証言の中でAltmanは、2017年にOpenAIの資金調達方法をめぐる議論の中で、Muskが自身の死後にOpenAIを子供たちに引き継がせる可能性に言及したと明かしました。Altmanはこの発言について、先進的なAIを一個人の手に委ねないというOpenAIの理念に反するものだと強い危機感を抱いたと述べています。
さらにAltmanは、MuskがGreg BrockmanとIlya Sutskeverに対し、研究者を業績順にランク付けし「チェーンソーで切り捨てろ」と指示したことが組織に深刻なダメージを与えたと証言しました。「Muskは優れた研究所の運営方法を理解していなかった」とし、研究者には心理的安全性と長期的な探究の時間が必要だと主張。Muskの退任後は「もうこのやり方で働かなくていいと気づき、士気が上がった」と述べました。

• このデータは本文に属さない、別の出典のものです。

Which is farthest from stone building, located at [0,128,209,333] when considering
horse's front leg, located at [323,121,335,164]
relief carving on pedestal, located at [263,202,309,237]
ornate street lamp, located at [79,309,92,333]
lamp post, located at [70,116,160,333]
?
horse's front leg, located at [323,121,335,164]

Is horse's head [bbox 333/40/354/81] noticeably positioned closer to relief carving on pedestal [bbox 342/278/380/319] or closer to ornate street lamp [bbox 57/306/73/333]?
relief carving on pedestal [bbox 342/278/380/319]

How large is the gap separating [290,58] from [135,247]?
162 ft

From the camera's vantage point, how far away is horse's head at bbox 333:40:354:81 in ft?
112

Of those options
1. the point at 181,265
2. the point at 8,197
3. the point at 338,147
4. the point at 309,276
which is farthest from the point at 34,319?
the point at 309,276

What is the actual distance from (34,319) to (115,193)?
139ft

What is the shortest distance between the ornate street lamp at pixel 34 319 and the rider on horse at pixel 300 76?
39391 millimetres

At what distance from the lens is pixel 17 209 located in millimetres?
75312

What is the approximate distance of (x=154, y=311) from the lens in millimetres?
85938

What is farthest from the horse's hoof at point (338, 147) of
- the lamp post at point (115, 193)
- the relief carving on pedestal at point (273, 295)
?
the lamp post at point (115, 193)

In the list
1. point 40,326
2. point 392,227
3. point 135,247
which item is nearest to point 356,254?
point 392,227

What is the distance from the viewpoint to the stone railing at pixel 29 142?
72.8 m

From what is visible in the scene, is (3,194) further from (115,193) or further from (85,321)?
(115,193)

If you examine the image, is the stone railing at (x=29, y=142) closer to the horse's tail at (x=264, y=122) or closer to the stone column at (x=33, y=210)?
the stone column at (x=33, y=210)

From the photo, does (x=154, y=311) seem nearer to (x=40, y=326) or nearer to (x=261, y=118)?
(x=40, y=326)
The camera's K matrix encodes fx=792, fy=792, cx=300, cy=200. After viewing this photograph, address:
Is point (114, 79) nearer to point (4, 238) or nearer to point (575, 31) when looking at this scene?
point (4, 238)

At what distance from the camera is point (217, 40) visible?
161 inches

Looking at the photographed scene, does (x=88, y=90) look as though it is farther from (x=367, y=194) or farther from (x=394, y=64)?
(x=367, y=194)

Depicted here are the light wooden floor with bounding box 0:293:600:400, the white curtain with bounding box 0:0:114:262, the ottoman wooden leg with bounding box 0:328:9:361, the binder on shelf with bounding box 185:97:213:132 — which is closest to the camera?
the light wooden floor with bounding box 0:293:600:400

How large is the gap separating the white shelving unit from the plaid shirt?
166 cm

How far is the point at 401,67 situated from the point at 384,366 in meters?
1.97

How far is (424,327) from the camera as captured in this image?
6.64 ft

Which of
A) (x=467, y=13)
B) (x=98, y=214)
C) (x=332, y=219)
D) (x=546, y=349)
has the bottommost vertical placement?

一方、OpenAI側の弁護団は、MuskがOpenAIの動向について常に情報共有を受けていた点を強調しました。2018年のMicrosoft投資に関する打ち合わせでは、Altmanが「Muskとの会議にしては珍しく良い雰囲気で、長い時間スマホのミームを見せてくれた」と振り返る場面もありました。Musk側はAltmanとBrockmanの役職剥奪と営利化の撤回を求めており、裁判の行方はAI業界全体に大きな影響を及ぼす可能性があります。